> _SUPPLIED PASSAGE_
*-*-*
As the Liberal Democrat conference begins this weekend, a lot of thinking, and talking, will be happening about what direction the party should take while in government.

Nick Clegg has been working at developing a modern liberal narrative and more needs to be done in this area. If the party is going to rebuild its electoral base it needs to be clear about what it stands for, what policies are needed to implement what it stands for and how it communicates those policies.

One way to start could be with the individual. There is a commonly held view that rampant individualism has been the downfall of modern societies. Many lay the blame at the feet of Mrs Thatcher, some go further back to the Sixties when consumerism met the sexual revolution.

One could argue these things back and forth. So much depends on one’s political perspective. Of course, liberals rather like the idea that individuals are as free as possible to live their lives as they wish, be creative, spontaneous and free. But it is important to understand the context that this ‘rampant individualism’ has been operating against.

What we do know is that modern theories tend to see people as groups and not individuals. Sociologists put people in a class or ethnic grouping, management theory addresses employee behaviour as though all employees are the same and educational theorist don;t account for individual differences when planning how best to educate children.  All of these approaches measure things on the basis of the impact they have on a group not an individual.
*-*-*
> _TASK GOAL_
Print the part of the Liberal Democrat passage starting at "One could argue" and ending at "been operating against.".

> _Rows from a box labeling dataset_
*-*-*
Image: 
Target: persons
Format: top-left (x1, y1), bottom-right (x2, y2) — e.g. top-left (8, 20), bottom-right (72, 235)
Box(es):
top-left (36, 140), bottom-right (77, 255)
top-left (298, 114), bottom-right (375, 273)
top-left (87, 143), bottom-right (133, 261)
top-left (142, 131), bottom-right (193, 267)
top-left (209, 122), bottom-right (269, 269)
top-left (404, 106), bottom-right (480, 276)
*-*-*
> _SOLUTION FOR THIS EXERCISE_
One could argue these things back and forth. So much depends on one’s political perspective. Of course, liberals rather like the idea that individuals are as free as possible to live their lives as they wish, be creative, spontaneous and free. But it is important to understand the context that this ‘rampant individualism’ has been operating against.